### Exercise requirements:
Set all the entries down once more, with nothing altered.

——

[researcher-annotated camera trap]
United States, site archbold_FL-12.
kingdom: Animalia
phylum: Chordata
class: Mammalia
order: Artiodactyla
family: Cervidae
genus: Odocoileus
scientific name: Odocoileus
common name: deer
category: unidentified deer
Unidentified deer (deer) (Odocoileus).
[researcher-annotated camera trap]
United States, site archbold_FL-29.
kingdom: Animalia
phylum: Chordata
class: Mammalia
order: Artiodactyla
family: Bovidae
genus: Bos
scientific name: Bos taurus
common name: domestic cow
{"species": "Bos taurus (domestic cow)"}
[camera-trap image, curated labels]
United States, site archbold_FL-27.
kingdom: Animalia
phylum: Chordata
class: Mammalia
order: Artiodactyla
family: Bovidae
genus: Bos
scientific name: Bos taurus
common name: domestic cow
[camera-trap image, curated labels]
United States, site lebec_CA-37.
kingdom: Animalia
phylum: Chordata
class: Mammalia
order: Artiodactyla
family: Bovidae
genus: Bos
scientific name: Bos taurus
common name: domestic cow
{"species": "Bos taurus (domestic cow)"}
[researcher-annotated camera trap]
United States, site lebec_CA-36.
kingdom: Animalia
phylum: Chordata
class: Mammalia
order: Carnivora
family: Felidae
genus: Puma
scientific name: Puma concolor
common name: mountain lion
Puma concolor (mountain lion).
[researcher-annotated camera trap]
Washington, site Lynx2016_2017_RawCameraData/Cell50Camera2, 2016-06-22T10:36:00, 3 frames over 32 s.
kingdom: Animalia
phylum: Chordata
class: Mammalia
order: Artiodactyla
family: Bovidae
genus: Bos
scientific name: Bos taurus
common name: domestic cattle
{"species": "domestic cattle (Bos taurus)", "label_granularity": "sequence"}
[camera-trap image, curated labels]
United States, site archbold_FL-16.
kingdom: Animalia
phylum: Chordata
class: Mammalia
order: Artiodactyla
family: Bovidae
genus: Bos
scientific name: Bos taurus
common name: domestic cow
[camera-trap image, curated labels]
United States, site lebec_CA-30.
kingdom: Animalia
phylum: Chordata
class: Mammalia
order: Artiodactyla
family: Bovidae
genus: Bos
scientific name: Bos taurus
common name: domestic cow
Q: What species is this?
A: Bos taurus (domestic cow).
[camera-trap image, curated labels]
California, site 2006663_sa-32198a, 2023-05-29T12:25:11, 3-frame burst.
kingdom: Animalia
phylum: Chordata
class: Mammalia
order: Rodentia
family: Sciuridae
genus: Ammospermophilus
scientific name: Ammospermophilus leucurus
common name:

——

### Result below:
[researcher-annotated camera trap]
United States, site archbold_FL-12.
kingdom: Animalia
phylum: Chordata
class: Mammalia
order: Artiodactyla
family: Cervidae
genus: Odocoileus
scientific name: Odocoileus
common name: deer
category: unidentified deer
Unidentified deer (deer) (Odocoileus).
[researcher-annotated camera trap]
United States, site archbold_FL-29.
kingdom: Animalia
phylum: Chordata
class: Mammalia
order: Artiodactyla
family: Bovidae
genus: Bos
scientific name: Bos taurus
common name: domestic cow
{"species": "Bos taurus (domestic cow)"}
[camera-trap image, curated labels]
United States, site archbold_FL-27.
kingdom: Animalia
phylum: Chordata
class: Mammalia
order: Artiodactyla
family: Bovidae
genus: Bos
scientific name: Bos taurus
common name: domestic cow
[camera-trap image, curated labels]
United States, site lebec_CA-37.
kingdom: Animalia
phylum: Chordata
class: Mammalia
order: Artiodactyla
family: Bovidae
genus: Bos
scientific name: Bos taurus
common name: domestic cow
{"species": "Bos taurus (domestic cow)"}
[researcher-annotated camera trap]
United States, site lebec_CA-36.
kingdom: Animalia
phylum: Chordata
class: Mammalia
order: Carnivora
family: Felidae
genus: Puma
scientific name: Puma concolor
common name: mountain lion
Puma concolor (mountain lion).
[researcher-annotated camera trap]
Washington, site Lynx2016_2017_RawCameraData/Cell50Camera2, 2016-06-22T10:36:00, 3 frames over 32 s.
kingdom: Animalia
phylum: Chordata
class: Mammalia
order: Artiodactyla
family: Bovidae
genus: Bos
scientific name: Bos taurus
common name: domestic cattle
{"species": "domestic cattle (Bos taurus)", "label_granularity": "sequence"}
[camera-trap image, curated labels]
United States, site archbold_FL-16.
kingdom: Animalia
phylum: Chordata
class: Mammalia
order: Artiodactyla
family: Bovidae
genus: Bos
scientific name: Bos taurus
common name: domestic cow
[camera-trap image, curated labels]
United States, site lebec_CA-30.
kingdom: Animalia
phylum: Chordata
class: Mammalia
order: Artiodactyla
family: Bovidae
genus: Bos
scientific name: Bos taurus
common name: domestic cow
Q: What species is this?
A: Bos taurus (domestic cow).
[camera-trap image, curated labels]
California, site 2006663_sa-32198a, 2023-05-29T12:25:11, 3-frame burst.
kingdom: Animalia
phylum: Chordata
class: Mammalia
order: Rodentia
family: Sciuridae
genus: Ammospermophilus
scientific name: Ammospermophilus leucurus
common name:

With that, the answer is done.